Hosea Williams was Martin Luther King Jr.’s trusted officer of the SCLC during the Civil Rights Movement, and later led Georgia’s biggest civil rights march. Hosea Williams was born January 5, 1926, in Attapulgus, Georgia. He joined the NAACP in 1952 and the SCLC in 1964. He played a leadership role in the 1965 March to Montgomery. In 1974, he was elected to the Georgia State Assembly. In 1987, he led Georgia’s biggest march, to Forsyth County. In 1996 he led a march to protest Georgia’s state flag. He died on November 16, 2000, in Atlanta, Georgia.

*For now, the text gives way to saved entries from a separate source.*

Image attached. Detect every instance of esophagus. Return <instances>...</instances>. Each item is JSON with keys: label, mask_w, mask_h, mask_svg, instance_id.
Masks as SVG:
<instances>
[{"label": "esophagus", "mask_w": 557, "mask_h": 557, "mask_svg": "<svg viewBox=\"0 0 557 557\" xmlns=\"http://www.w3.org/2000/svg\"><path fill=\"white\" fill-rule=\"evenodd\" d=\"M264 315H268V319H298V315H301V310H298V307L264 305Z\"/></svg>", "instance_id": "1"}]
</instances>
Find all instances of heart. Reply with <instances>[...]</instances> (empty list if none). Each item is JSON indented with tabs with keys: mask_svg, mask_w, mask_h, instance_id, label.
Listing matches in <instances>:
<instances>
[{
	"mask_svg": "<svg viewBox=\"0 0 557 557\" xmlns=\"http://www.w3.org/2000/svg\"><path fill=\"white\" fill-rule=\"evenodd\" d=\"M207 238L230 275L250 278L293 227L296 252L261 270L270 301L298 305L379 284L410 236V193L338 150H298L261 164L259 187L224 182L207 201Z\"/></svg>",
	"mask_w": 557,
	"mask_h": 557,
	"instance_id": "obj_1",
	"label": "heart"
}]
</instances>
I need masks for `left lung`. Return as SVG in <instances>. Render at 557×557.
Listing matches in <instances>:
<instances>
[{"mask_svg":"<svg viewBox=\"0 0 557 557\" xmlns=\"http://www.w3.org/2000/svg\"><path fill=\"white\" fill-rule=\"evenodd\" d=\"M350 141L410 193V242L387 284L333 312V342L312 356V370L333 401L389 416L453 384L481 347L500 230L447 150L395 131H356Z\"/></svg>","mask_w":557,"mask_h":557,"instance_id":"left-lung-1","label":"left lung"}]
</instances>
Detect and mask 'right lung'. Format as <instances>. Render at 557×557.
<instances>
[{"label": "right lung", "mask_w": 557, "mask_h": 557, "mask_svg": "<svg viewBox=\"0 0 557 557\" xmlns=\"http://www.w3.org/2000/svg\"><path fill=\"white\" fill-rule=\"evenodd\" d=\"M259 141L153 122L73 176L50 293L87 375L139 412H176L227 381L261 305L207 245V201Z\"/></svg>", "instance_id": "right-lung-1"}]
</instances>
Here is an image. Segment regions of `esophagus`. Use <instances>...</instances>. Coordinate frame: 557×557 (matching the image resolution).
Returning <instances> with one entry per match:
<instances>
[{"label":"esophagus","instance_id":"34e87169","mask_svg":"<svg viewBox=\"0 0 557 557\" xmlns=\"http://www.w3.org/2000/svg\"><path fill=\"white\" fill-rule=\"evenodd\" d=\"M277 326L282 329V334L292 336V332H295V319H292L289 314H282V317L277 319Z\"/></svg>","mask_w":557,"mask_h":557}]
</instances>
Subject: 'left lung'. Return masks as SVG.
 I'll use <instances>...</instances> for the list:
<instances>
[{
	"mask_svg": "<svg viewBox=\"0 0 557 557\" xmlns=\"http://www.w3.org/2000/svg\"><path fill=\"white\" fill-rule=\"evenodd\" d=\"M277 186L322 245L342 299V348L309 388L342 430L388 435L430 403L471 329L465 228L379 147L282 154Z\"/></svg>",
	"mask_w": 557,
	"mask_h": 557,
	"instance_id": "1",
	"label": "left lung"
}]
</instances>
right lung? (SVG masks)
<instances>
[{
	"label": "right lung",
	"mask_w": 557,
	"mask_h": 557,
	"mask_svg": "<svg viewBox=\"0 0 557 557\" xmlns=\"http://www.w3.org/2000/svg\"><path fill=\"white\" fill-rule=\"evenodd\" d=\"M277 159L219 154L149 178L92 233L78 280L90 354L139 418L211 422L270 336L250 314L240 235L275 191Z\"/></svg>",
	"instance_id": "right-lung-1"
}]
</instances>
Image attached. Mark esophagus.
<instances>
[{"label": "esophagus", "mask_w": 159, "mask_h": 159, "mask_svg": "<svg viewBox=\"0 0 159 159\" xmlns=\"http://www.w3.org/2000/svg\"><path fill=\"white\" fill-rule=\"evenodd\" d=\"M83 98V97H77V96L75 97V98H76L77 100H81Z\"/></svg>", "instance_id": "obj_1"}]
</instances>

In the early 1950s, after earning a master’s degree from Atlanta University, Williams worked as a research chemist for the U.S. Department of Agriculture and was also ordained as a minister. During this time, Williams wed Juanita Terry as well. The couple would have five children together and would adopt an additional four.

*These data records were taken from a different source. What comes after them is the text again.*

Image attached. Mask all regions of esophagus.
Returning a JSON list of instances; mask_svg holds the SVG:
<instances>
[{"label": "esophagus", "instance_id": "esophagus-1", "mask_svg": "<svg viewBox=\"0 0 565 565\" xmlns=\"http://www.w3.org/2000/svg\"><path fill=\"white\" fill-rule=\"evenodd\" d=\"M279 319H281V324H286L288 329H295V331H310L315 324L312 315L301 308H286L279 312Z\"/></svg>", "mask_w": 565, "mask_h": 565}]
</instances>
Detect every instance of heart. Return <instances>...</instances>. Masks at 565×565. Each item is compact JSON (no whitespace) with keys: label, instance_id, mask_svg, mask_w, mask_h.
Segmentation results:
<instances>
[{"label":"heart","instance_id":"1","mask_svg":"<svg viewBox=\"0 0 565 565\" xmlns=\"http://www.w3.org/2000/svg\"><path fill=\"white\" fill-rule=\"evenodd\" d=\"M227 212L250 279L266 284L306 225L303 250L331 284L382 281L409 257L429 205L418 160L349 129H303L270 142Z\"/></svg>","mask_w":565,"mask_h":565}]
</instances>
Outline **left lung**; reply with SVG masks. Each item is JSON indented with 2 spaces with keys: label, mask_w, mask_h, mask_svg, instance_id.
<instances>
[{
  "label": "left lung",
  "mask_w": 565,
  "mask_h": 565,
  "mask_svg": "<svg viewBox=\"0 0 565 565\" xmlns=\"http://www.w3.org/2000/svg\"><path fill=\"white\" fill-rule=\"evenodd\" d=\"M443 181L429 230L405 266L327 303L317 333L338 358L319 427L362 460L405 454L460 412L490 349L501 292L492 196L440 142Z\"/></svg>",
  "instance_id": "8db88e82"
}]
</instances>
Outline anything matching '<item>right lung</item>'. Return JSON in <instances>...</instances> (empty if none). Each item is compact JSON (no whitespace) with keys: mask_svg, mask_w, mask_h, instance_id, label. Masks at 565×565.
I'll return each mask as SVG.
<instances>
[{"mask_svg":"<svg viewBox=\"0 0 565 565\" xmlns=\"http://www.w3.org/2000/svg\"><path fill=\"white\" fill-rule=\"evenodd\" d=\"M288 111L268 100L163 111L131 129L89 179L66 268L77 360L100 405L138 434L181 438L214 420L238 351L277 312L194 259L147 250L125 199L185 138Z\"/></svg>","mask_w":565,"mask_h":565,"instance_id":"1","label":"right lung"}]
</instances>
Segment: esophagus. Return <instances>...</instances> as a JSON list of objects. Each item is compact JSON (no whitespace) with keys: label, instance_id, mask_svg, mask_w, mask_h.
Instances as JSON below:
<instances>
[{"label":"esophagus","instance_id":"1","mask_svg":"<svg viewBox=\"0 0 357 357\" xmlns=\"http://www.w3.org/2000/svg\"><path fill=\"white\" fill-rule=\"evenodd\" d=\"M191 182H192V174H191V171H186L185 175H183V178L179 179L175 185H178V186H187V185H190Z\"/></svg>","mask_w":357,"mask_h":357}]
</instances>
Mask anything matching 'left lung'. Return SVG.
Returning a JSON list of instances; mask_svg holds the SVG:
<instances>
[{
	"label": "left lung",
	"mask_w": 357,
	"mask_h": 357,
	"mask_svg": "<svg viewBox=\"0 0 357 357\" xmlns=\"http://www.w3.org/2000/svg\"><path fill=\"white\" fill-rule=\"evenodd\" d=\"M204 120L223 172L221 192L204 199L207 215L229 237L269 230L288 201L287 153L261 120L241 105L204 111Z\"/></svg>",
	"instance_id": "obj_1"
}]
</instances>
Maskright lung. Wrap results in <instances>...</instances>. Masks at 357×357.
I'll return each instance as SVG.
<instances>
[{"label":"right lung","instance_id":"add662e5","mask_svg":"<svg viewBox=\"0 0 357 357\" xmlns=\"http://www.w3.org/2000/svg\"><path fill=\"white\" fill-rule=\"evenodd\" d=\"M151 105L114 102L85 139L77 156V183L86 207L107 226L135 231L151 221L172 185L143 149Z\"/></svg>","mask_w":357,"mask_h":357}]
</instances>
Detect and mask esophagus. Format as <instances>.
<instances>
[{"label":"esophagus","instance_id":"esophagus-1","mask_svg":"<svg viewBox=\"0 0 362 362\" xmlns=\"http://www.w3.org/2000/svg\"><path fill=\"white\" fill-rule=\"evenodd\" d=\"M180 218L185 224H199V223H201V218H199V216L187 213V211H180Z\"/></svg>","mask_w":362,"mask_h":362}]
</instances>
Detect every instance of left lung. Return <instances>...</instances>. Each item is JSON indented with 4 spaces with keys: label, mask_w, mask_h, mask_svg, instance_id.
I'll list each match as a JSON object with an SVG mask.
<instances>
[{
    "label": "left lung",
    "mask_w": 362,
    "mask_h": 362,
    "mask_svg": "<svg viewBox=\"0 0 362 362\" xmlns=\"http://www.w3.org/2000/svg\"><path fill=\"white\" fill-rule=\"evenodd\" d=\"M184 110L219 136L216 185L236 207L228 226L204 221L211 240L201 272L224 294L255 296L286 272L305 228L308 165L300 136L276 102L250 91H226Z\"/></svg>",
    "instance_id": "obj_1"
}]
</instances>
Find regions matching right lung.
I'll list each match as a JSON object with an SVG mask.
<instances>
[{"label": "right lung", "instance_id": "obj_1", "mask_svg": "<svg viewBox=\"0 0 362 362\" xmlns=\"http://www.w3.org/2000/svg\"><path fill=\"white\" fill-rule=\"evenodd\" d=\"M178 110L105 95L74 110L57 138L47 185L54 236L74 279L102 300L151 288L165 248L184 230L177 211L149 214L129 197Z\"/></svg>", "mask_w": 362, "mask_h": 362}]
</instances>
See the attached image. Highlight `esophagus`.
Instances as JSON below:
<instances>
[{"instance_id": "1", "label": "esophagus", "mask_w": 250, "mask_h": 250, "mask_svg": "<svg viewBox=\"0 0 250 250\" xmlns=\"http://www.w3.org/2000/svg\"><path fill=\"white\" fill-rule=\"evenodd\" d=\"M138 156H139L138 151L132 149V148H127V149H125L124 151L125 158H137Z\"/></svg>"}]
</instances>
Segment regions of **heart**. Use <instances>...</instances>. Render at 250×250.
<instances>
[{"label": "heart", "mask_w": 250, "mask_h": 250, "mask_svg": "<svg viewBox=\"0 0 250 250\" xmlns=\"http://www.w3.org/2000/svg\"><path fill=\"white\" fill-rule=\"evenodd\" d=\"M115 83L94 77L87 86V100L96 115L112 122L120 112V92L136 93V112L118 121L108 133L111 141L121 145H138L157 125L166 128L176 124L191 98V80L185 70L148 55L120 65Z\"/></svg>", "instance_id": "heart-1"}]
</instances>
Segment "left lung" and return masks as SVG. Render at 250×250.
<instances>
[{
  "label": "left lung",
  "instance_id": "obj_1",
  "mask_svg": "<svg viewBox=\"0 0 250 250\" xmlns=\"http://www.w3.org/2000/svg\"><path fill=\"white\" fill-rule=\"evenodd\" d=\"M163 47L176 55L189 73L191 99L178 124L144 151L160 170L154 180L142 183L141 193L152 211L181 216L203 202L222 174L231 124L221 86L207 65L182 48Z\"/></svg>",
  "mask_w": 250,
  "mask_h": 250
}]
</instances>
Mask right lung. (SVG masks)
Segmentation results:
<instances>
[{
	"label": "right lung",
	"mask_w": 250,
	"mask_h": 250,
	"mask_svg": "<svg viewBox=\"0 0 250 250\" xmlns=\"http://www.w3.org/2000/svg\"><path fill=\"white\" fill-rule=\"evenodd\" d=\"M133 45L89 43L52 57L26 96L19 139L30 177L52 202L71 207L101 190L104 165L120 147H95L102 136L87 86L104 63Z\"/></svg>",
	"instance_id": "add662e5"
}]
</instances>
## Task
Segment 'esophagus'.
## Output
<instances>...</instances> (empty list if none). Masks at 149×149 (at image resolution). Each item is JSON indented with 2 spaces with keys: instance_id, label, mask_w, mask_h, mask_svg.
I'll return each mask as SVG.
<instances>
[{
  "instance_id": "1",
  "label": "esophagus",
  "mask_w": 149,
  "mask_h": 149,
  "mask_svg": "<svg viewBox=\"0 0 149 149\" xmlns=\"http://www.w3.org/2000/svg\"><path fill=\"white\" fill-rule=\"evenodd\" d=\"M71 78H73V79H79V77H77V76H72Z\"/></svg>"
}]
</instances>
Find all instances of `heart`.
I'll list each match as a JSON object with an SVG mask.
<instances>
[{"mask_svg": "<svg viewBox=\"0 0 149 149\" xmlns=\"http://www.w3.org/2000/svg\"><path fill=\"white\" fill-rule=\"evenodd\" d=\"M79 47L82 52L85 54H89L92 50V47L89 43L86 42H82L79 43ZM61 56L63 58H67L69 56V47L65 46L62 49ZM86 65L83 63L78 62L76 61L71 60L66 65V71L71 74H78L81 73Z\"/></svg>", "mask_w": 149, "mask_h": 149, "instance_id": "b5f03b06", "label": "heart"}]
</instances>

During the late 1960s, at King’s urging, Williams collaborated with the Coordinating Council of Community Organizations on the Chicago Campaign. In 1968, he returned to the South as field director for the SCLC’s Poor People’s Campaign, and in April of that year witnessed King’s devastating assassination. In the 1970s, Williams was elected executive director of the SCLC.